Restate the whole listing exactly.
**** Task input
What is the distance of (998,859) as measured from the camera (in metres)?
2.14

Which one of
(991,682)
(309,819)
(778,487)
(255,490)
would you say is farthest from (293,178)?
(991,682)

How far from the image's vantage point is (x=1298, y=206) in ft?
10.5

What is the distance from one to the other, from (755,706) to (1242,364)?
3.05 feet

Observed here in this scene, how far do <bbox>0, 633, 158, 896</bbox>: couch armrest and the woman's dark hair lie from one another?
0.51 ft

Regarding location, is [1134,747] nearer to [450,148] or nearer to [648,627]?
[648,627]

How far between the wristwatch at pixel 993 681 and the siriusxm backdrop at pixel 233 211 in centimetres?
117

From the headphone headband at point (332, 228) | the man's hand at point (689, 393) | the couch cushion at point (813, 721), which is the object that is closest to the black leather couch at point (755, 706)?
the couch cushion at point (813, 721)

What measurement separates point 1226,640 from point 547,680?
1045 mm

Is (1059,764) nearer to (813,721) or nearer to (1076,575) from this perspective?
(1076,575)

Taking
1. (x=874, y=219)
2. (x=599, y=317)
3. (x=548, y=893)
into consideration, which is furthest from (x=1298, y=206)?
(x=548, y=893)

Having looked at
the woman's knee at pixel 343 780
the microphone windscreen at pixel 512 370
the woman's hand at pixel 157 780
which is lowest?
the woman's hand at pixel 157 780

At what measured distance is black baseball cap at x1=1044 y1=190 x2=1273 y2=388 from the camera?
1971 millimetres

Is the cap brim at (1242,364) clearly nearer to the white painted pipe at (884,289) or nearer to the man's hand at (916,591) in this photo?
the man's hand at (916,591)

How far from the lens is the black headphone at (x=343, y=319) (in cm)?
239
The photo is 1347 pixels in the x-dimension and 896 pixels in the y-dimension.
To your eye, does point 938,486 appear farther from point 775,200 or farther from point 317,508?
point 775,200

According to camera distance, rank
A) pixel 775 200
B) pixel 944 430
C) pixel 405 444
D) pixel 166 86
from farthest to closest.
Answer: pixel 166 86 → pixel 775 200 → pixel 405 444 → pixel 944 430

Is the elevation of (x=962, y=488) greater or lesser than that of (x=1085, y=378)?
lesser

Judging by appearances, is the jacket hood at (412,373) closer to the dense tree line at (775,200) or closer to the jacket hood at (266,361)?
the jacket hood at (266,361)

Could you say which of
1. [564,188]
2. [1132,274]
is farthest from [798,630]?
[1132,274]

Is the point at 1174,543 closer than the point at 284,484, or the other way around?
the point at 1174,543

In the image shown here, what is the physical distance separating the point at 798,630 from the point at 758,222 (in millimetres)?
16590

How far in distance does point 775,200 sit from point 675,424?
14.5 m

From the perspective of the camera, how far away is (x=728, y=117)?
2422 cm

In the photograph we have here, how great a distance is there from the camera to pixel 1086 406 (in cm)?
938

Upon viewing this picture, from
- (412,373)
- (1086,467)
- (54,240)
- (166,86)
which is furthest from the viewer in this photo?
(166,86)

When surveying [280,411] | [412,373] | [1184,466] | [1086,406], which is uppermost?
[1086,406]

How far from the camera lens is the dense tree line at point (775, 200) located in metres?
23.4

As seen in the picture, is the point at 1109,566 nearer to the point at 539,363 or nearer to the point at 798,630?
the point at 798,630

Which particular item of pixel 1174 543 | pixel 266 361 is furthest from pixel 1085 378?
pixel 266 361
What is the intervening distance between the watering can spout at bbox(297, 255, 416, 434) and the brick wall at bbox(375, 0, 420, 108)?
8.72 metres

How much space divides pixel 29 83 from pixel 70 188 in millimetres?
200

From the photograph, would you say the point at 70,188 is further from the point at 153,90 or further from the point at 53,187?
********
• **Exercise result**
What is the distance of (998,859) as measured from the camera (in metres)?
2.14

Which one of
(991,682)
(309,819)
(778,487)
(255,490)
would you say is farthest from (293,178)?
(991,682)

How far from the image's vantage point is (x=1298, y=206) in ft?
10.5

What is the distance from one to the other, from (755,706) to (1242,364)?
3.05 feet

Observed here in this scene, how far do <bbox>0, 633, 158, 896</bbox>: couch armrest and the woman's dark hair lie from one another?
0.51 ft

Regarding location, is [1134,747] nearer to [450,148] or nearer to [648,627]?
[648,627]

How far between the wristwatch at pixel 993 681 and the siriusxm backdrop at pixel 233 211 in centimetres?
117

From the headphone headband at point (332, 228) | the man's hand at point (689, 393) | the couch cushion at point (813, 721), which is the object that is closest to the black leather couch at point (755, 706)?
the couch cushion at point (813, 721)

What measurement separates point 1226,640 from point 547,680?
1045 mm

Is (1059,764) nearer to (813,721) or nearer to (1076,575) from this perspective?
(1076,575)

Taking
1. (x=874, y=219)
2. (x=599, y=317)
3. (x=548, y=893)
into consideration, which is furthest from (x=1298, y=206)?
(x=548, y=893)

Having looked at
the woman's knee at pixel 343 780
the microphone windscreen at pixel 512 370
the woman's hand at pixel 157 780
which is lowest?
the woman's hand at pixel 157 780

At what measured distance is black baseball cap at x1=1044 y1=190 x2=1273 y2=388 from the camera?
1971 millimetres

Is the cap brim at (1242,364) clearly nearer to the white painted pipe at (884,289) or nearer to the man's hand at (916,591) in this photo?
the man's hand at (916,591)

How far from the lens is the black headphone at (x=343, y=319) (in cm)?
239
The photo is 1347 pixels in the x-dimension and 896 pixels in the y-dimension.
To your eye, does point 938,486 appear farther from point 775,200 or farther from point 317,508?
point 775,200

According to camera distance, rank
A) pixel 775 200
B) pixel 944 430
C) pixel 405 444
D) pixel 166 86
from farthest to closest.
Answer: pixel 166 86 → pixel 775 200 → pixel 405 444 → pixel 944 430

Is the elevation of (x=962, y=488) greater or lesser than that of (x=1085, y=378)?
lesser

Judging by appearances, is the jacket hood at (412,373) closer to the dense tree line at (775,200) or closer to the jacket hood at (266,361)?
the jacket hood at (266,361)

Could you say which of
1. [564,188]
2. [1132,274]
is farthest from [798,630]?
[1132,274]

Is the point at 1174,543 closer than the point at 284,484, or the other way around?
the point at 1174,543

In the image shown here, what is the physical distance separating the point at 798,630 from the point at 758,222 (in millimetres)?
16590

How far in distance does point 775,200 sit from point 675,424?
14.5 m

From the perspective of the camera, how far away is (x=728, y=117)?
2422 cm

In the photograph we have here, how great a distance is there from the camera to pixel 1086 406 (in cm)?
938

Upon viewing this picture, from
- (412,373)
- (1086,467)
- (54,240)
- (166,86)
which is furthest from the viewer in this photo?
(166,86)

When surveying [280,411] | [412,373] | [1184,466] | [1086,406], which is uppermost?
[1086,406]

How far from the camera lens is the dense tree line at point (775, 200) located in metres?
23.4

As seen in the picture, is the point at 1109,566 nearer to the point at 539,363 or nearer to the point at 798,630?
the point at 798,630

Which particular item of pixel 1174 543 | pixel 266 361 is furthest from pixel 1085 378?
pixel 266 361
What is the intervening distance between the watering can spout at bbox(297, 255, 416, 434) and the brick wall at bbox(375, 0, 420, 108)?
8.72 metres

How much space divides pixel 29 83 from pixel 70 188 in millimetres?
200

From the photograph, would you say the point at 70,188 is further from the point at 153,90 or further from the point at 53,187?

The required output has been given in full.